I suspect that lots of developers who are sour on relying on AI significantly _would_ agree with most of this, but see the result of that logic leading to (as the article notes) "the skill of writing and reading code is obsolete, and it's our job to make software engineering increasingly entirely automated" and really don't like that outcome so they try to find a way to reject it.
"The skillset you've spend decades developing and expected to continue having a career selling? The parts of it that aren't high level product management and systems architecture are quickly becoming irrelevant, and it's your job to speed that process along" isn't an easy pill to swallow.
> "the skill of writing and reading code is obsolete, and it's our job to make software engineering increasingly entirely automated"

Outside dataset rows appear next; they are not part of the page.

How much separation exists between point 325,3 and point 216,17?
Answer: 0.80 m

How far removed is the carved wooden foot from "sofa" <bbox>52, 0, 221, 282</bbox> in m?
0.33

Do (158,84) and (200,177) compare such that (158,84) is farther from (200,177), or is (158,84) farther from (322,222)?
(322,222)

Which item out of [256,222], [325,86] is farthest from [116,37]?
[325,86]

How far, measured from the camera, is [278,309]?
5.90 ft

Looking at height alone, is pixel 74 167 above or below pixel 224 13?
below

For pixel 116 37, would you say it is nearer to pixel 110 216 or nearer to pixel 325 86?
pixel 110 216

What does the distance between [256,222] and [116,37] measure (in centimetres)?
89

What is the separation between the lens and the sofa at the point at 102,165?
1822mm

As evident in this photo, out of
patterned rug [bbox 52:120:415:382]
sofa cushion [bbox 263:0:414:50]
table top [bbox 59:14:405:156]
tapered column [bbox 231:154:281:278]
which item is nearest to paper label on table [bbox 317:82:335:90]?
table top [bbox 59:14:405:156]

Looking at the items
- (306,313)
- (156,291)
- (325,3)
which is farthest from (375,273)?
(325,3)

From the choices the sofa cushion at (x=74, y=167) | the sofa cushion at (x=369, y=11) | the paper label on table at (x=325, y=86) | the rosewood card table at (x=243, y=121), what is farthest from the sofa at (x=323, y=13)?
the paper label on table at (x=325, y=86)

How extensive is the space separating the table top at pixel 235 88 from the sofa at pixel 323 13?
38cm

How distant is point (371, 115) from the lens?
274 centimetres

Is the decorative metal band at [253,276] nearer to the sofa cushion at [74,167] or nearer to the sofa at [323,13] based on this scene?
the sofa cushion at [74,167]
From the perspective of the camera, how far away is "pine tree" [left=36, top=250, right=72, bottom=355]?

This simply is a mediocre take, sometimes I feel like people never actually coded at all to have such opinions
> The parts of it that aren't high level product management and systems architecture are quickly becoming irrelevant
Embedded in this, is the assumption that many SWEs can actually do those roles better than existing specialists.
If they can't - end of the line
Remains to be seen if that pill needs swallowing at all. At least for reading code.
I actually don't think they would agree with most of this. Why would you think that?
You are essentially making a character attack on anyone who disagrees with this article. You dismiss outright reasonable objections you have not heard and instead you presume fear and loathing are the only possible motivations to disagree.